Given passage:

I fulfilled these requirements and obtained a permanent residency permit. I believe that once permanent residency is acquired, one is able to travel in and out of the UK without restriction, provided the absence period does not exceed 2 years, in which case the permanent residency status is lost.

From July 2014 to September 2015 I have attended a graduate course at a EU university. During this time, I have come back to the UK only sporadically. I have been back in the UK since September 2015 but I have since travelled extensively within the EU.

I would now like to apply for British citizenship. Section 2 of the AN form asks the same information that I needed to provide for the permanent residency application. It also asks, for EU/EEA citizens, to provide the details of the permanent residency permit.

My questions are:

  1. As a permanent resident, do I need to provide this evidence, even though the permanent residency status allows me to travel in and out of the UK without restrictions?
  2. As I studied abroad and I have also travelled extensively, I may not meet the residence requirements set out above. However I do have a permanent residency status. How is this apparent conflict resolved?

I have searched extensively, but I haven't been able to find any clarity regarding the above, expecially point 2.

Additional comments

Thanks for the great answers below and in the comments.

Assignment: Could you retype, word for word, the part of the post about British citizenship that opens with "2. As I studied" and closes with "apparent conflict resolved?"?

Information supplied:

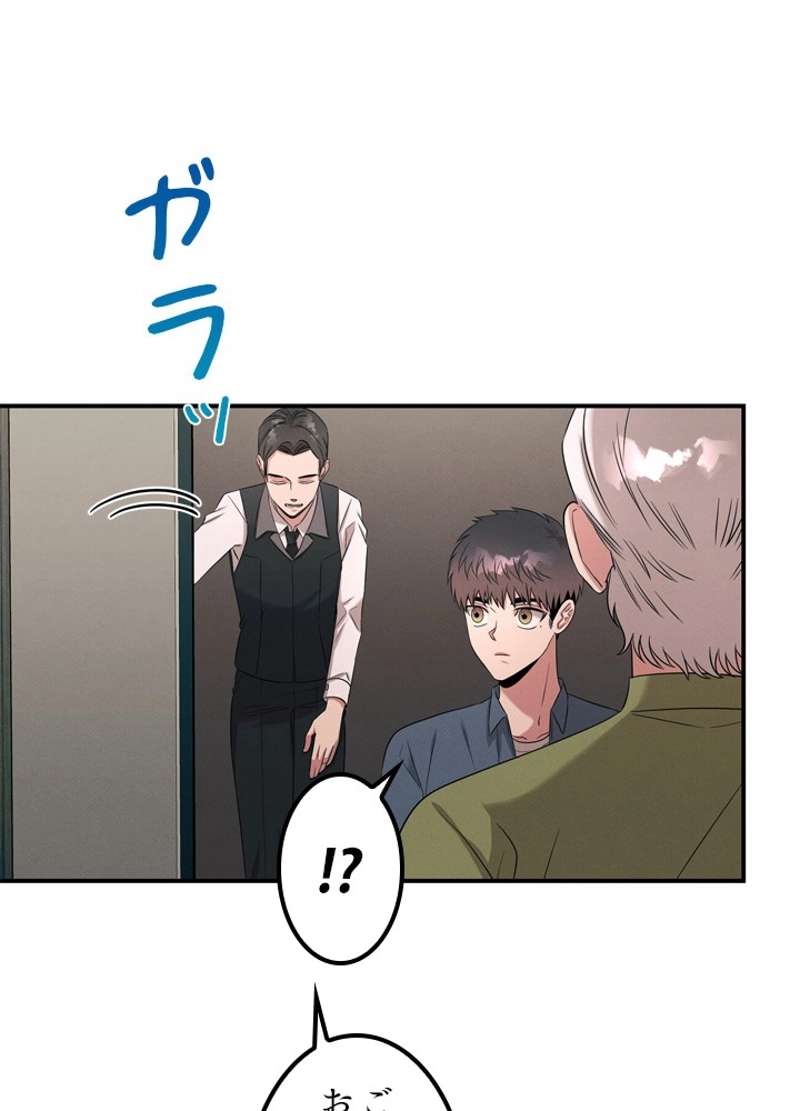 P52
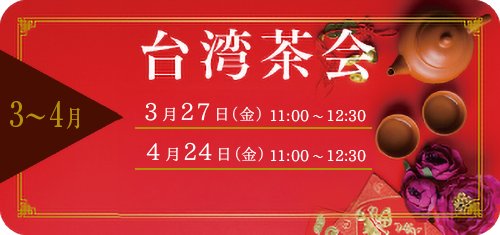 台湾茶会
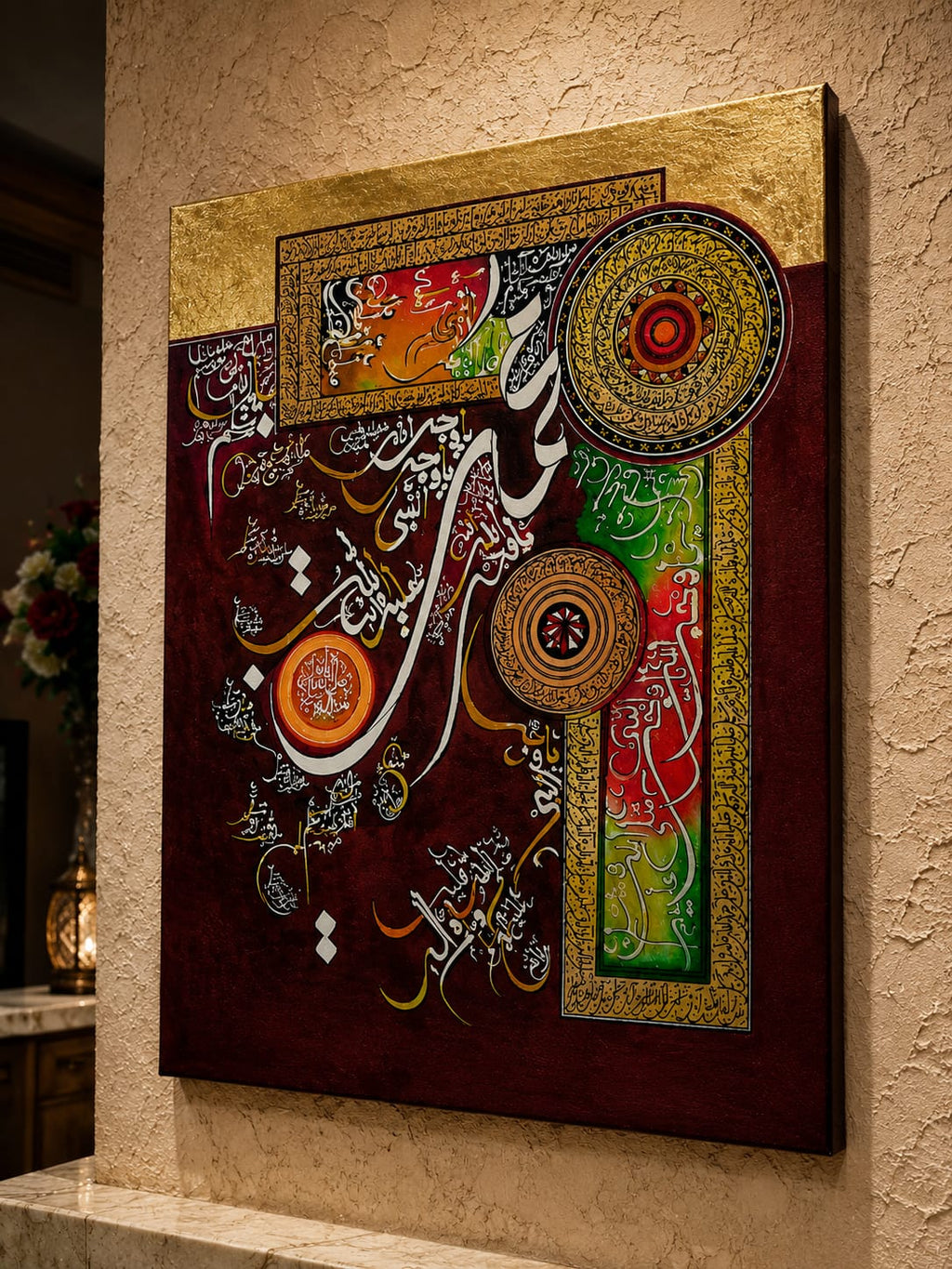 Premium Islamic Calligraphy Canvas Wall Art - Modern Arabic Quranic Verse Painting for Living Room Decor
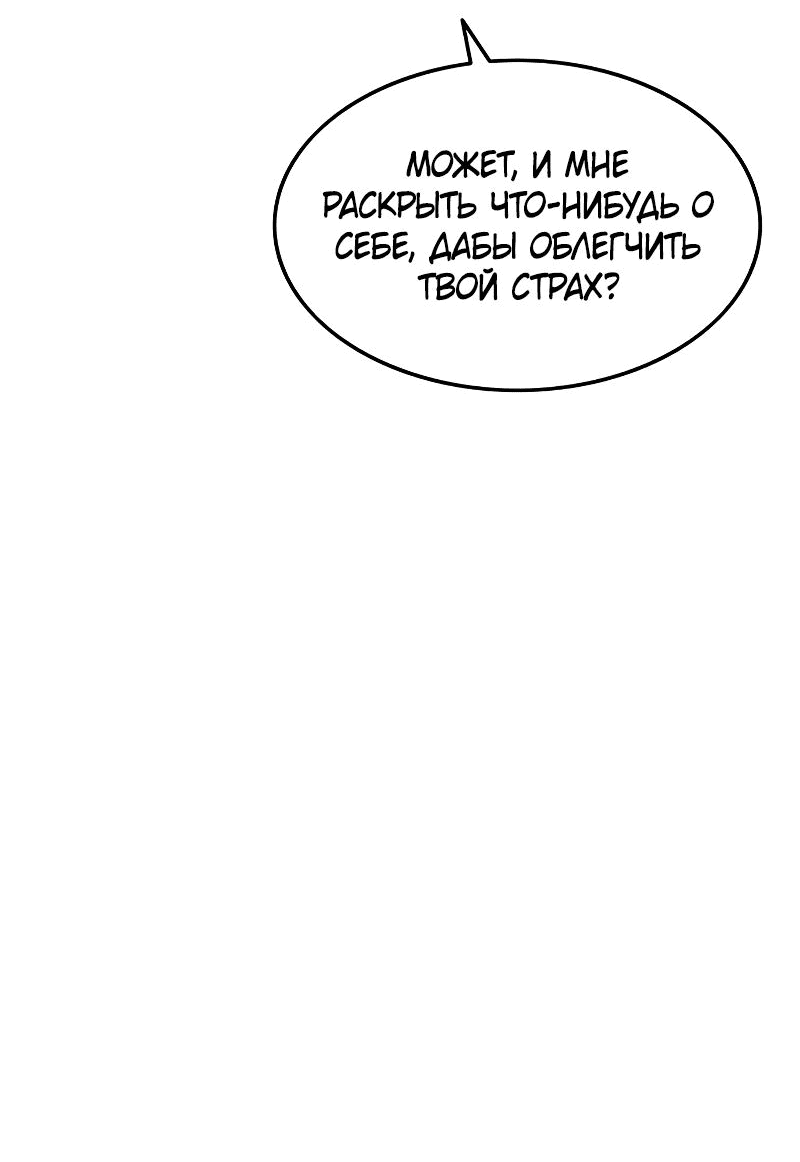 Манга Моя жена — лидер демонического культа - Глава 21 Страница 29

Response:
2. As I studied abroad and I have also travelled extensively, I may not meet the residence requirements set out above. However I do have a permanent residency status. How is this apparent conflict resolved?